In general, the big difference between Cboe and CME explains why the former had to resign. It was simply an unpopular product, first of all also confirmed by Cboe’s warning thatit did not reveal why bitcoin futures were being excluded.
However, we do not believe that the bitcoins futures in CME are going better. The exchanges published large volumes probably because they offered attractive discounts /incentives throughout 2018. Their offers expired in February 2019, so there could be the possibility that CME follow the steps of Cboe.
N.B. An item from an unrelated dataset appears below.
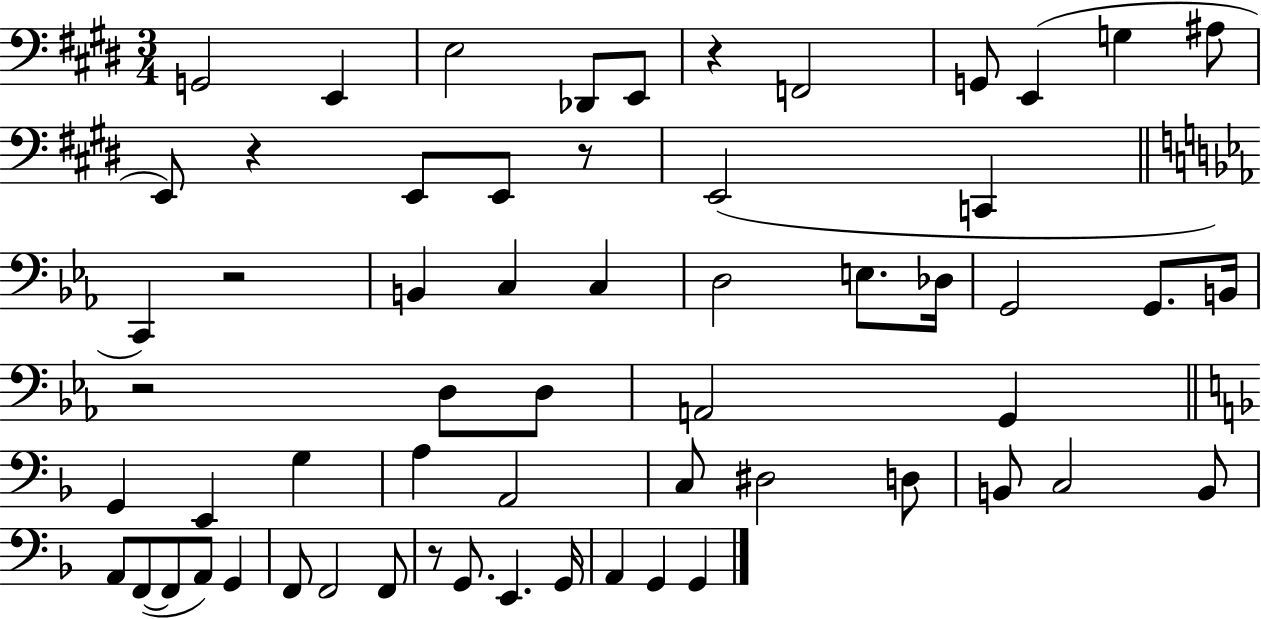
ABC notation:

The deinstitutionalization of Bitcoin is a myth
In contrast to what skeptics believe, the elimination of bitcoin’s future products does not harm abit to the bitcoin value. These products are settled in cash, which means that speculators do not buy or sell real bitcoins in the process. On the contrary, they simply bet on the future value of bitcoin. Consider this example to understand it better:
Suppose that BTC is quoted at $ 3,000. Asset futures in CME are available for $ 3,100 and expire in one month. A bullish trader, let’s say, decides to buy two futures contractsfor $ 6,200. Mean while, a bearish trader decides to fire two futures contracts for $ 6,200. At the time of the expiration of the contracts, the BTC price reaches $ 3,500. As a result, the bull merchant makes a profit of $ 1,000, bringing the final amount to $ 7,200. At the same time, the bearish trader has to pay $ 1,000 for his loss, reducing his capital to $ 5,200.
Through out theprocess, not a single cent of bitcoins were exchanged or changed hands. On the contrary, the loser resolves the contract with the winner using cash. That explains the name of “bitcoin futures settled in cash”.
In contrast, the new bitcoin futures that would see a release this year would be based on the physical. It means that speculators would liquidate their contracts using the real bitcoin tokens. Firms such as Bakkt, Nasdaq, ErisX and CoinFLEX are ready to introduce their bitcoin trading platforms in 2019.
Disclaimer: InfoCoin is not affiliated with any of the companies mentioned in this article and is not responsible for their products and / or services. This press release is for informational purposes only, the information does not constitute investment advice or an offer to invest.